--- Text block Enclosed Below ---

Monday, June 19, 2023

Long intermittent friendships

She and I started talking after we both left our carrels at the college library. 

Our class schedule was almost identical and soon we were studying together, especially when it came to tests.

We loved our literature courses and suffered over the Early English drama course when we read some dozen Greek and Roman plays as "scanty background material" leading up to EVERYTHING written up to Elizabeth 1. Not that we disliked the reading material, with our other courses it was hard to complete it all.

College was my sanity saver. My ex did not like or want me to go to school but conceded as long as I worked and did not slack on my wifely chores, I could. Thus working in a dry cleaner ate up study time but I still managed top grades.

I adored my studies and sharing ideas and discoveries with my new friend was one of the few joys in an otherwise over-crowded day. She too needed to work so we understood the pressures without going into too much detail.

I would not have survived an advanced French course without her. She was bilingual. Each new class, she had to teach the prof how to pronounce her French name

Her lecture notes that I needed to translate word for word, gave me what I needed including a deep appreciation of the plays with the exception of "Waiting for Godot," which I've seen in English too many times. Don't ask why I keep going.

When she was to marry a classmate, she asked me to be one of her bridesmaids. Although the dress was bought, I had to back out at the last minute. My marriage was on the brink of failing and not going was the price of counseling, which did not work. I still feel badly that I missed it.

--- End of Enclosed Text block ---
--- Material provided Enclosed Below ---

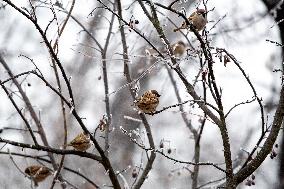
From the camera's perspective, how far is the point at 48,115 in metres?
11.8

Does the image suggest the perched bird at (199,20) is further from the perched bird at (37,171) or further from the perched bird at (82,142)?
the perched bird at (37,171)

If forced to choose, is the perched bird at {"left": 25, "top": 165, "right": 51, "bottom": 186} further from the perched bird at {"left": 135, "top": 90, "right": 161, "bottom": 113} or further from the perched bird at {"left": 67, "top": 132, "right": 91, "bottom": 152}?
the perched bird at {"left": 135, "top": 90, "right": 161, "bottom": 113}

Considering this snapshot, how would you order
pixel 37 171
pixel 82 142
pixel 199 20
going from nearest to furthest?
pixel 199 20 < pixel 82 142 < pixel 37 171

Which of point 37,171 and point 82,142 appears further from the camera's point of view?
point 37,171

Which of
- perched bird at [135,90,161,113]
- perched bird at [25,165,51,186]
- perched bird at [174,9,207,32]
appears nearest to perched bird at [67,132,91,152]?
perched bird at [135,90,161,113]

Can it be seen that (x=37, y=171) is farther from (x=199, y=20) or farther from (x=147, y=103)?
(x=199, y=20)

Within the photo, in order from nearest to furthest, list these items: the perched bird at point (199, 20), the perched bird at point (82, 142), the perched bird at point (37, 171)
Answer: the perched bird at point (199, 20)
the perched bird at point (82, 142)
the perched bird at point (37, 171)

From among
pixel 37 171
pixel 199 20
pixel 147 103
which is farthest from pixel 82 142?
pixel 199 20

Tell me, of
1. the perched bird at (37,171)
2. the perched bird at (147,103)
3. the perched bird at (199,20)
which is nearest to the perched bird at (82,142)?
the perched bird at (147,103)

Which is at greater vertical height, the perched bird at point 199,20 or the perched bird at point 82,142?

--- End of Enclosed Material provided ---

__Aim of the task__. Reproduce everything in the friendships post from "Our class schedule" down to "complete it all.", word for word.

__Exercise solution__.
Our class schedule was almost identical and soon we were studying together, especially when it came to tests.

We loved our literature courses and suffered over the Early English drama course when we read some dozen Greek and Roman plays as "scanty background material" leading up to EVERYTHING written up to Elizabeth 1. Not that we disliked the reading material, with our other courses it was hard to complete it all.